Judul: Pecundang
Penulis: Maxim Gorky
Penerjemah: Ahmad Asnawi
Penerbit: Narasi-Pustaka Promethea
Jumlah Halaman: 406 halaman
Pemberontakan adalah hal yang
terjadi saat sekolompok – mulanya segelintir atau bahkan satu – orang merasa
tidak puas dengan sistem yang berlaku. Dari pemberontakan itulah terdapat dua
kemungkinan; berhasil dan menciptakan revolusi dengan pahlawan-pahlawan di
dalamnya, atau gagal dan melahirkan sekelompok orang yang dianggap pengkhianat.
Sudah banyak
revolusi-revolusi yang tercipta di dunia. Yang paling terkenal diantaranya
revolusi Prancis, revolusi Industri di Inggris, dan revolusi Rusia. Sejauh yang
saya tahu, buku-buku pelajaran di sekolah hanya mengajarkan bagaimana revolusi
itu terjadi secara garis besarnya saja. Hal-hal kecil di dalam revolusi
tersebut –yang kadang dianggap tidak penting – seolah luput dari mata sejarah.
Oleh karenanya, tak heran
jika kebanyakan anak-anak jebolan sekolah yang mengaku akademis lebih terbiasa
menilai hasil ketimbang mempertimbangkan proses bagaimana suatu kejadian
terjadi. Maka, disinilah peran sastra menjadi penting sebagai alternatif
penambal lobang-lobang pengetahuan yang belum sempat, atau bahkan sengaja
ditinggalkan oleh pelajaran di sekolah itu.

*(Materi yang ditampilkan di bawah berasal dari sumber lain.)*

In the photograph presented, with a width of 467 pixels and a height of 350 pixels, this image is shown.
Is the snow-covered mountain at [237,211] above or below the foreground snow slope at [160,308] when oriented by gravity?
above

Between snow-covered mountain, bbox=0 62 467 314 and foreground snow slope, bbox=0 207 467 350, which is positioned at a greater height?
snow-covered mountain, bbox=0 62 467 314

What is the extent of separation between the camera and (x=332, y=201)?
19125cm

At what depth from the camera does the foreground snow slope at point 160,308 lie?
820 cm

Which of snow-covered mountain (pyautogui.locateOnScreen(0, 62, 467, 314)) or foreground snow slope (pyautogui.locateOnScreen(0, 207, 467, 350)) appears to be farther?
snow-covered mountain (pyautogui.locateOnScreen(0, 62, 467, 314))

Jika dihitung-hitung, sudah
banyak sastrawan yang menulis kisah dengan latar belakang peristiwa besar macam
Pramoedya Ananta Toer dengan tetraloginya Pulau Burunya. Pram membahas
bagaimana kehidupan masyarakat pribumi dibawah jajahan Belanda silam. Ada pula
Orhan Pamuk yang menggambarkan getir situasi Turki kala gesekan antara kaum
konservatif dengan sekularisme.
Namun sebelum dua nama itu
mencuat dipermukaan, Maxim Gorky dengan gaya realisme sosialnya muncul dengan
beragam karya yang mampu mengguncangkan gairah pemberontakan di hati pembacanya.
Pecundang adalah salah satu karya penulis asal negeri beruang tersebut.

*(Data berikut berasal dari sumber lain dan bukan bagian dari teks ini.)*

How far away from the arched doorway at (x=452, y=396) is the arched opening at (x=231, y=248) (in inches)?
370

Novel yang ditulis pada tahun
1907 itu merekam perjalan politik dalam negeri di daerah yang terkenal sebagai
tanah air komunis tersebut. Dengan mengambil latar belakang revolusi bersenjata
melawan rezim Czar tahun 1905, Gorky pelan-pelan membongkar betapa busuknya
rezim yang selama ini kokoh berdiri hingga disembah-sembah.
Lewat tokohnya, Yesvey
Klimkov –seorang pemuda desa yang terjebak pada situasi tertentu hingga
terpaksa menjadi seorang mata-mata, – dengan runut Gorky melukiskan bagaimana
sengitnya pertikaian yang terjadi antara kaum revolusioner dengan kaki tangan
pemerintah (polisi, tentara dan mata-mata).
Ketidakpuasan kaum
revolusioner terhadap pemerintah, oleh Gorky digambarkan lewat
pengalaman-pengalaman yang menimpa Yesvey. Tokoh utama tersebut, dengan beragam
kerisauan dan gejolak batinnya terpaksa memata-matai kaum revolusioner yang
kebanyakan dari mereka adalah kawan dan kenalan semasa kecilnya. Seperti
menemui dua jalan bercabang, kejujuran dalam diri Yesvey harus berhadapan
dengan teror ancaman dari penguasa.
Sebab Czar, masih dewa bagi
sebagain orang, sebagaimana yang dingkapkan Krasavin, salah seoarang mata-mata,
pasca terjadi kerusuhan di St. Petersburg, ”Jika rakyat jelata juga mulai
memberontak melawan Czar, maka tidak ada orang jelata lagi, yang ada hanya
pemberontak.”
Namun, api revolusi sudah
dipantik. Novel ini pun merekam bagaimana perlawanan terus berlangsung,
huru-hara melanda negeri, Yesvey semakin terdesak oleh suara hati dan
ketakutannya. Revolusi terus dikumandangkan, sesekali pemerintah terdesak,
sesekali mayat para revolusioner teronggok di jalanan, mayat-mayat yang begitu
Yesvey kenal semasa silam. Pembunuhan terjadi sepanjang waktu, setiap ada
kesempatan.
Suasana makin mencekam, tak
ada kepercayaan satu sama lain. Semua saling curiga. Sementara Yesvey masih
belum bisa mengikuti kata hatinya, karena jika tidak demikian dirinya akan mati
terbunuh. Yesvey benar-benar dalam kondisi yang tidak mengenakkan. Bertahankan ia
dengan kondisi yang demikian, atau bagaimana jika cinta mulai tumbuh di hati
seorang seperti Yesvey?
Seperti yang diceritakan,
Yesvey yang dalam kegamangan itu pada satu kesempatan bertemu dengan sepupunya,
Yashka yang tumbuh menjadi pria kuat dan bagian dari kaum revolunioner. Berkat
pertemuan itulah Yesvey juga berkenalan dengan Olga, dan pelan-pelan jatuh hati
padanya.
Namun, apakah yang bisa
dilakukan oleh cinta dalam kondisi semacam itu?
*
Maxim Gorky menjadi pembaharu
dalam sastra Rusia. Selaian konsepsinya tentang bahasa, munculnya
pahlawan-pahlawan yang tidak umum di novel Gorky menjadikan popularitasnya
melejit. Sastra yang sebelumnya hanya terbatas untuk kalangan bangsawan dengan
bahasa tinggi didobrak olehnya. Gorky menghadirkan orang biasa macam buruh dan
petani sebagai tokoh pahlawan dengan bahasa yang merakyat.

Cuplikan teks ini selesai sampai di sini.